_WHAT IS BEING ASKED_. Rewrite the material below, substituting "seat back" for every occurrence of "chair backrest" and changing nothing else. Leave the pictures out of your answer.

_SUPPLIED MATERIAL_.
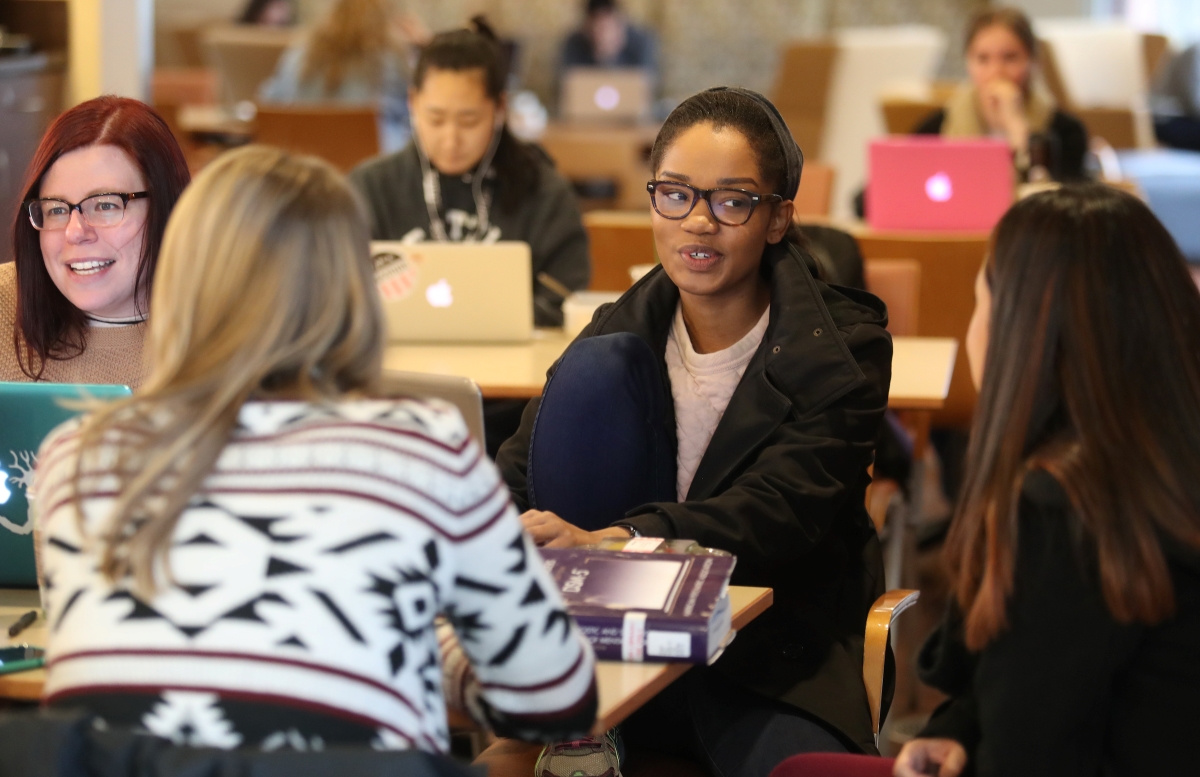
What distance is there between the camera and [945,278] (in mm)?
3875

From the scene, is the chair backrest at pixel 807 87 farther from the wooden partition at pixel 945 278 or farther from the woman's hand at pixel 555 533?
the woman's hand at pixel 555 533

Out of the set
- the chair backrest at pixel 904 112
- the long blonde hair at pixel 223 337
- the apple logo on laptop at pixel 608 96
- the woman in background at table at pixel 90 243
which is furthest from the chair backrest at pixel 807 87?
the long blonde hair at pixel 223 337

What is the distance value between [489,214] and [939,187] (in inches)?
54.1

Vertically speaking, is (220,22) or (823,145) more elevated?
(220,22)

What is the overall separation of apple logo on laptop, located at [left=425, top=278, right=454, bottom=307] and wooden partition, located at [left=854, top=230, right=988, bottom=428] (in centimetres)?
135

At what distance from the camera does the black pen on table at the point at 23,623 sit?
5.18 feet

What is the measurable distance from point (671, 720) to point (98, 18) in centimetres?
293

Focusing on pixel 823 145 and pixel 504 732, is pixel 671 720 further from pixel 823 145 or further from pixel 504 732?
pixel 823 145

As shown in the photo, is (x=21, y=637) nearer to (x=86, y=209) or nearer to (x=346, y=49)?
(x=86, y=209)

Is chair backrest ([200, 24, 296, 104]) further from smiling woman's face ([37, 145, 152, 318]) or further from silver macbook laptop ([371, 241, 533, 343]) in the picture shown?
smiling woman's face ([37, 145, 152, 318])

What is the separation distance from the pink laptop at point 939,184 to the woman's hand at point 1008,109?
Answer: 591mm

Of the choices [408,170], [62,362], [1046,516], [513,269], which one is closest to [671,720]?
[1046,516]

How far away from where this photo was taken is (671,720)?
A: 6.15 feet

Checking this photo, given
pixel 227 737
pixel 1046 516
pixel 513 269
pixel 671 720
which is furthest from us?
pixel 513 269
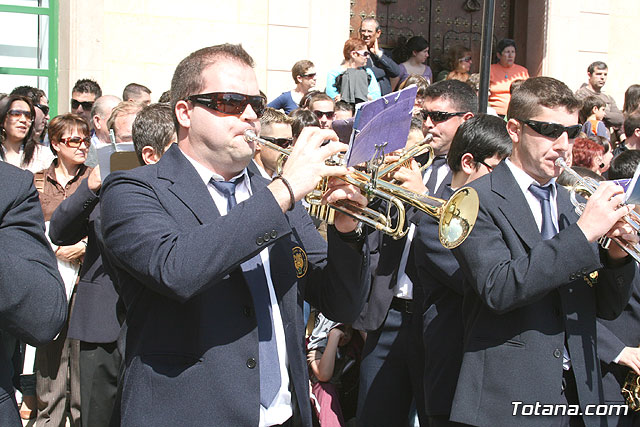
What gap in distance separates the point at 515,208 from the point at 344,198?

_CORRECT OUTPUT_.
What distance is there between the camera and [945,278] (in mm)?
3875

From the scene, is the seat back at pixel 807 87 farther from the wooden partition at pixel 945 278 or farther from the woman's hand at pixel 555 533?
the woman's hand at pixel 555 533

Out of the set
- the seat back at pixel 904 112
- the long blonde hair at pixel 223 337
- the apple logo on laptop at pixel 608 96
- the woman in background at table at pixel 90 243
which is furthest from the seat back at pixel 807 87?
the long blonde hair at pixel 223 337

What is the distance value between [489,214] and [939,187] (in inches)?
54.1

Vertically speaking, is (220,22) or (823,145) more elevated?
(220,22)

What is the overall separation of apple logo on laptop, located at [left=425, top=278, right=454, bottom=307] and wooden partition, located at [left=854, top=230, right=988, bottom=428] (in centimetres)?
135

At what distance from the camera does the black pen on table at the point at 23,623 sit?
5.18 feet

What is the measurable distance from point (671, 720) to point (98, 18) in centimetres?
293

Focusing on pixel 823 145 and pixel 504 732, is pixel 671 720 further from pixel 823 145 or further from pixel 504 732?
pixel 823 145

As shown in the photo, is (x=21, y=637) nearer to (x=86, y=209) or nearer to (x=346, y=49)?
(x=86, y=209)

Is seat back ([200, 24, 296, 104]) further from smiling woman's face ([37, 145, 152, 318]) or further from silver macbook laptop ([371, 241, 533, 343]) in the picture shown?
smiling woman's face ([37, 145, 152, 318])

What is the separation distance from the pink laptop at point 939,184 to the woman's hand at point 1008,109?
Answer: 591mm

Of the choices [408,170], [62,362], [1046,516], [513,269], which one is closest to [671,720]?
[1046,516]

How far away from where this photo was taken is (671,720)?
A: 6.15 feet

Checking this photo, given
pixel 227 737
pixel 1046 516
pixel 513 269
pixel 671 720
which is furthest from us?
pixel 513 269
What gap in distance separates the point at 515,208 from the point at 344,198?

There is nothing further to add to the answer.